Шрифт:
Интервал:
Закладка:
Старик ощупью отыскал руку Хьена и пожал ее, аскетичное лицо его сейчас выражало страдание и муку.
— На этом месте, где мы с вами стоим, — продолжал он, — разыгрывались чудовищные сцены. Люди разве что не ели друг друга. Слышал, в Дананге было еще ужасней, и войди ваши в Дананг на пару дней позже, как знать, может быть, там и до этого бы дошло. — Старик поднял голос. — Человек, доведенный до безумия, потерявший самое лицо человеческое, кто он, как не дикий зверь? Спасибо вам, вот вы стоите рядом, и я уже чувствую себя не так одиноко. Однако признайтесь, не создается ли у вас впечатление, что я всего-навсего болтливый, с сумасшедшинкой старик?
— Нет, — искренне ответил Хьен, порывисто сжав его худую руку, — я понимаю вас.

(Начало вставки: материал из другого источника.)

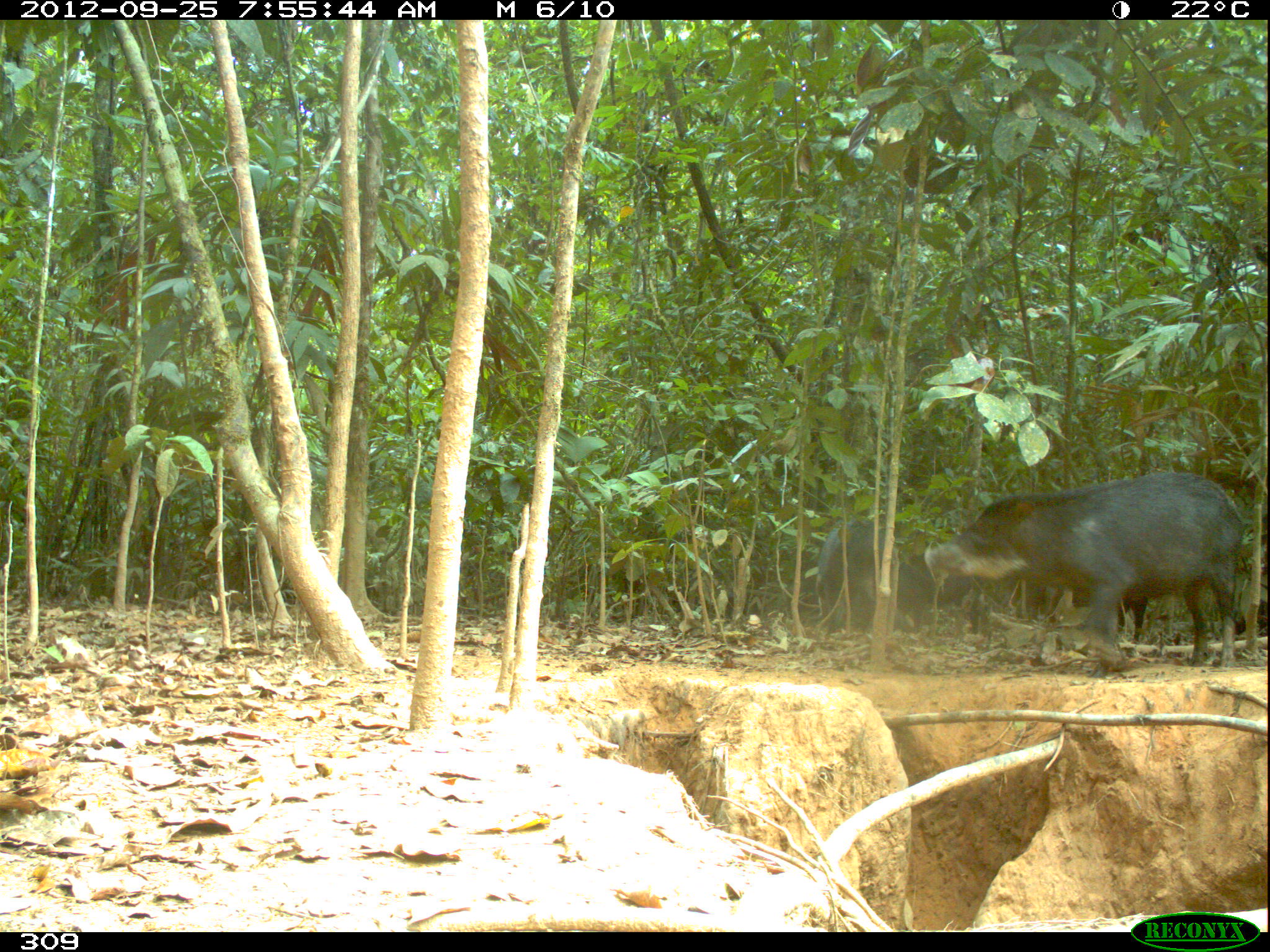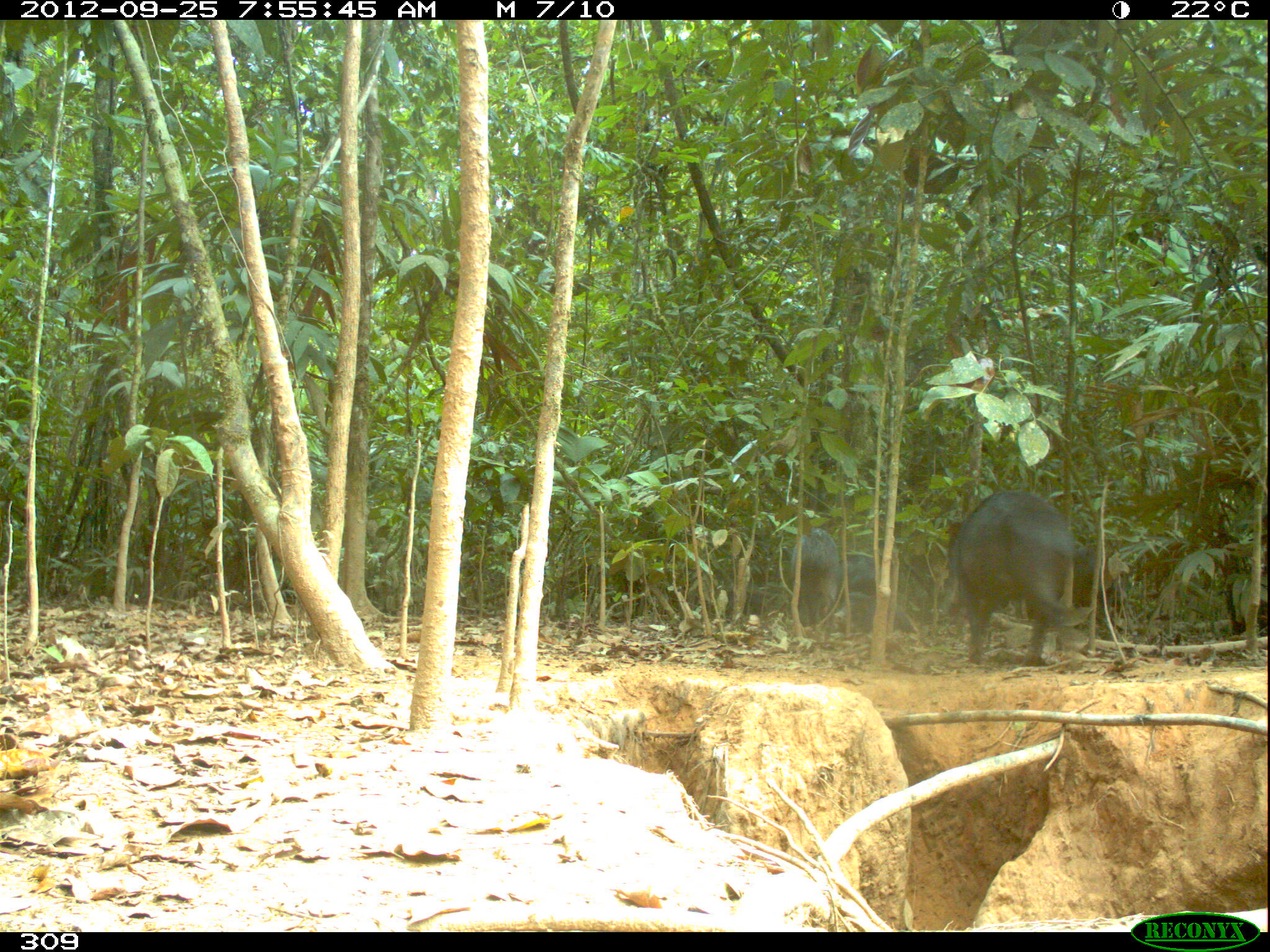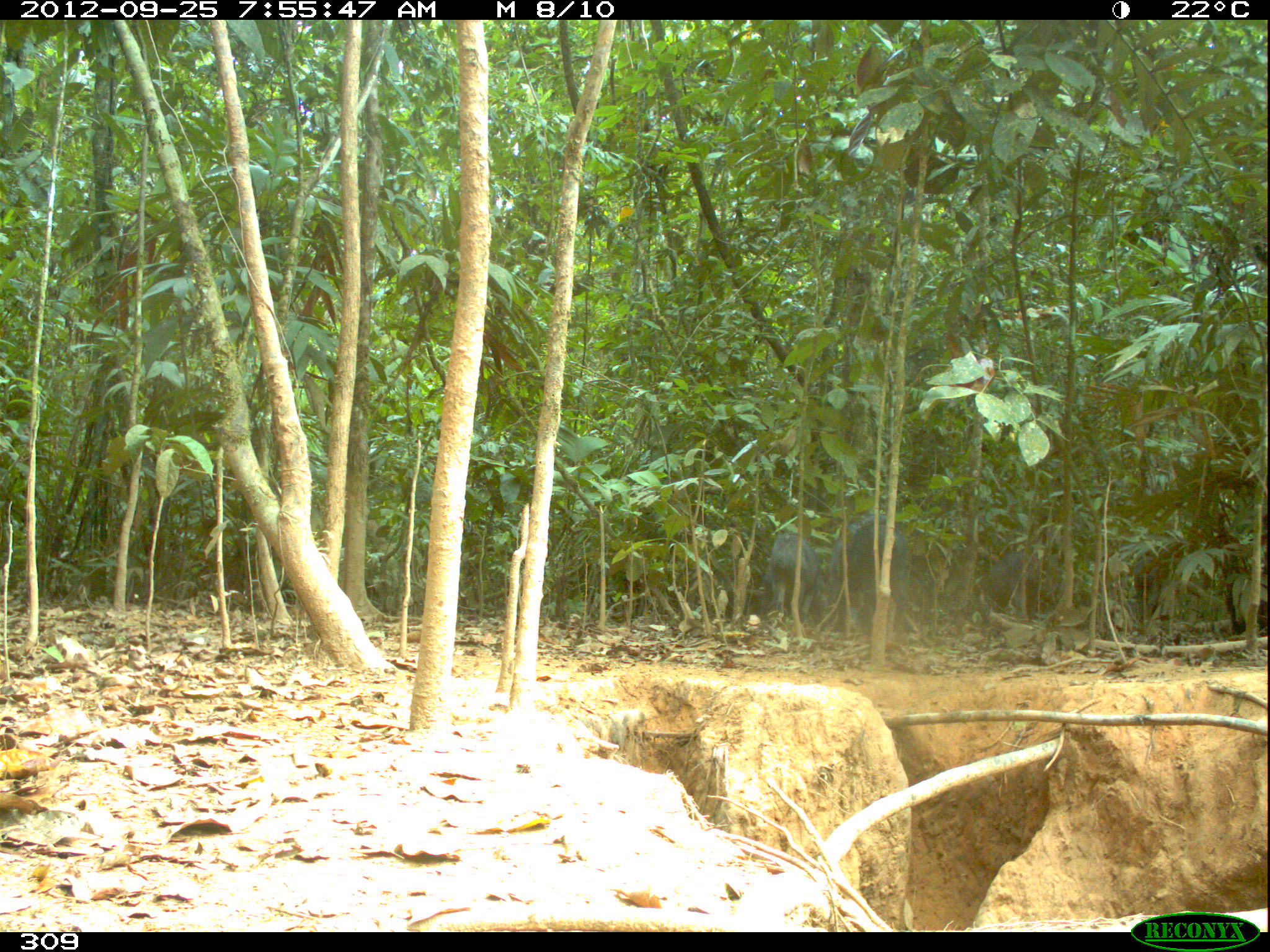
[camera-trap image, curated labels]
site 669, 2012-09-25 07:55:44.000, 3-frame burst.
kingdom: Animalia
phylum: Chordata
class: Mammalia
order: Artiodactyla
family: Tayassuidae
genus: Tayassu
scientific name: Tayassu pecari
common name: white-lipped peccary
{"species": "Tayassu pecari (white-lipped peccary)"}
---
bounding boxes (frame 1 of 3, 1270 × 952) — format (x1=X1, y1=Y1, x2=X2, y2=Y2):
tayassu pecari: (x1=924, y1=469, x2=1244, y2=678); (x1=814, y1=514, x2=885, y2=637); (x1=891, y1=552, x2=992, y2=638); (x1=1052, y1=584, x2=1149, y2=645)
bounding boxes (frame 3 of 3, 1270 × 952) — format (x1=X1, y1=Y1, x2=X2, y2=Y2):
tayassu pecari: (x1=828, y1=512, x2=907, y2=633); (x1=1100, y1=540, x2=1167, y2=631); (x1=763, y1=531, x2=819, y2=626); (x1=988, y1=548, x2=1039, y2=624)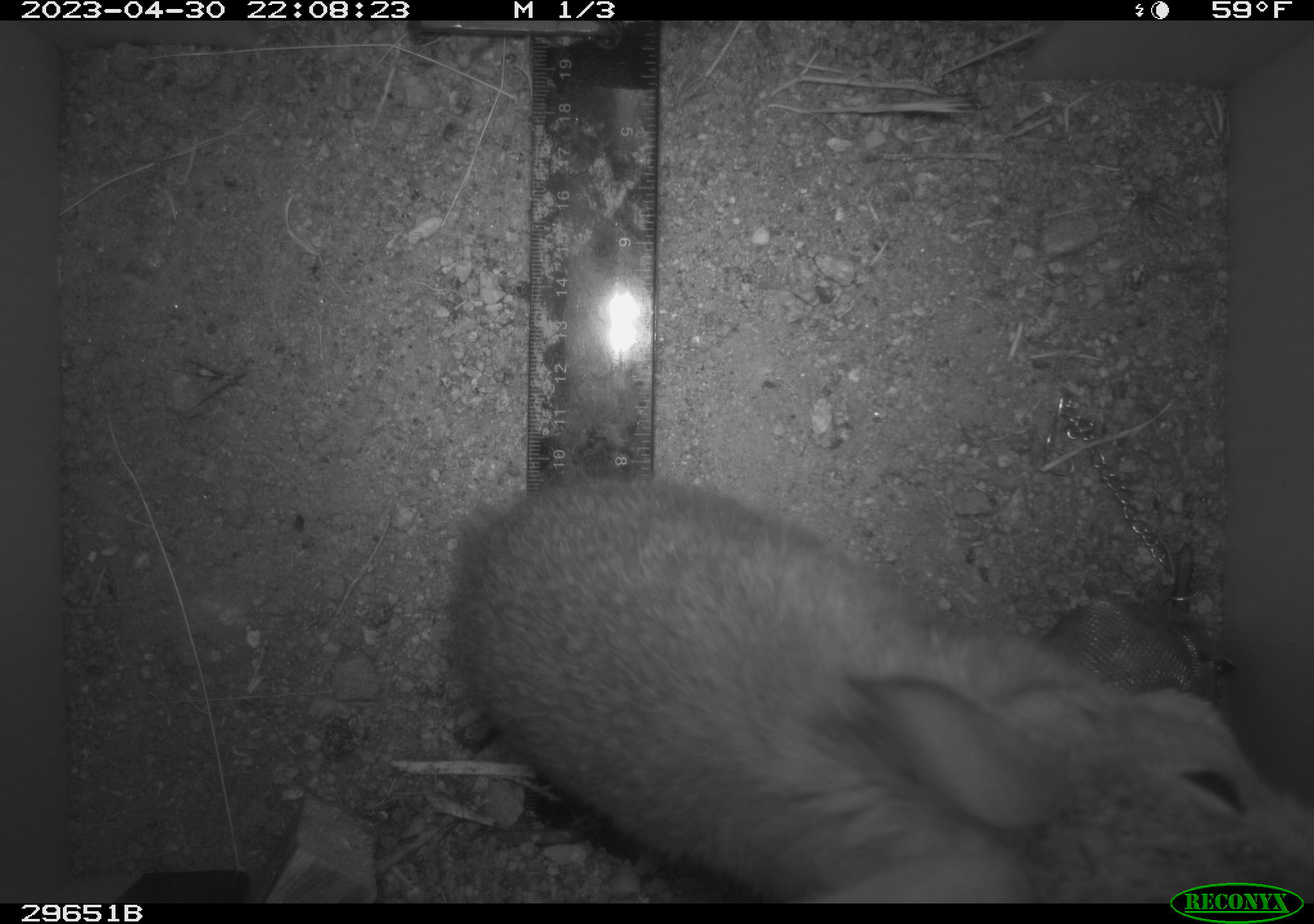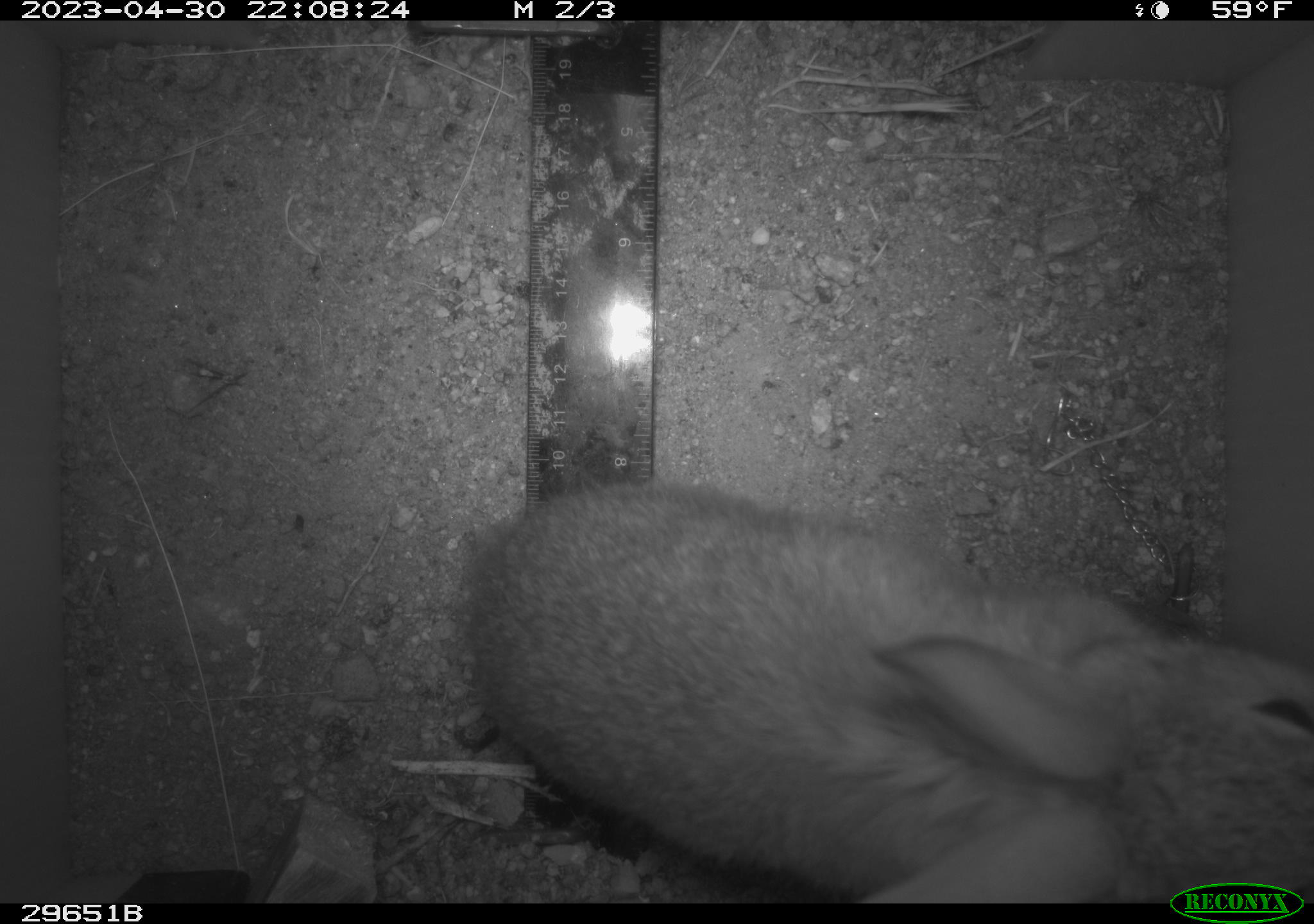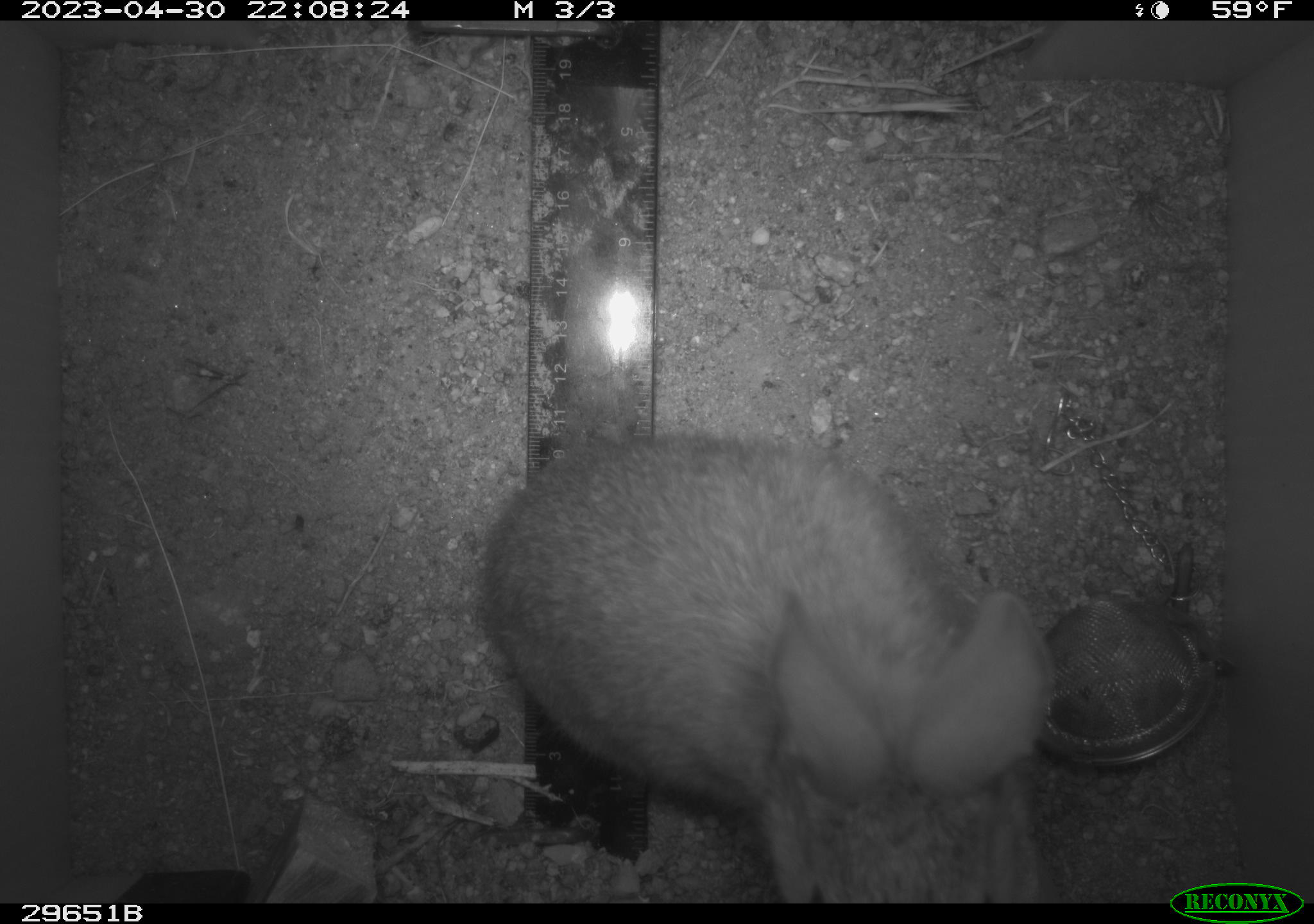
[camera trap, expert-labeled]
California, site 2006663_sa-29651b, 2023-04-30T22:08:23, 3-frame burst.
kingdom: Animalia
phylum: Chordata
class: Mammalia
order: Lagomorpha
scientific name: Lagomorpha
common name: hares, rabbits, and pikas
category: lagomorpha order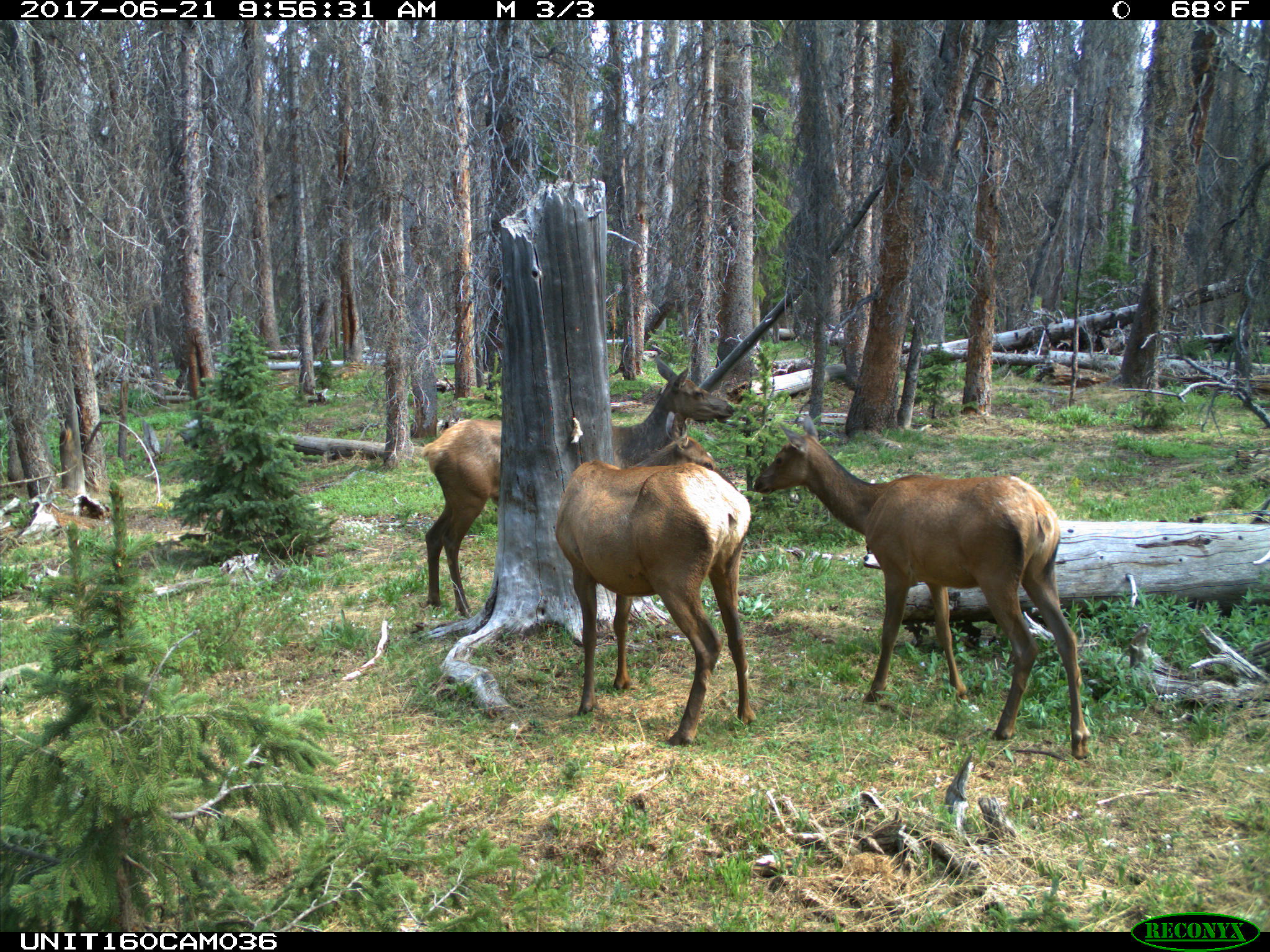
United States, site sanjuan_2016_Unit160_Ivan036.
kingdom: Animalia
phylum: Chordata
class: Mammalia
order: Artiodactyla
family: Cervidae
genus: Cervus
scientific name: Cervus elaphus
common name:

— Понимаете? Значит, я рассуждаю здраво?
Девушка снова осторожно прикоснулась к рукаву его кимоно:
— Отец!
— Что, Тху Лан? Моя дочь опасается, — старик снова повернулся к Хьену, — что я допущу какую-нибудь оплошность в разговоре с вами. Она мало знает о вас и многое воспринимает неверно. Бытует, знаете ли, такое мнение, будто коммунисты всецело поглощены своей идеей, а все человеческое им чуждо. Но разве это так? У коммунизма есть две грани — Насилие и Гуманизм. Именно это и принесло вам победу…
— Пока об этом говорить несколько преждевременно, — сказал Хьен.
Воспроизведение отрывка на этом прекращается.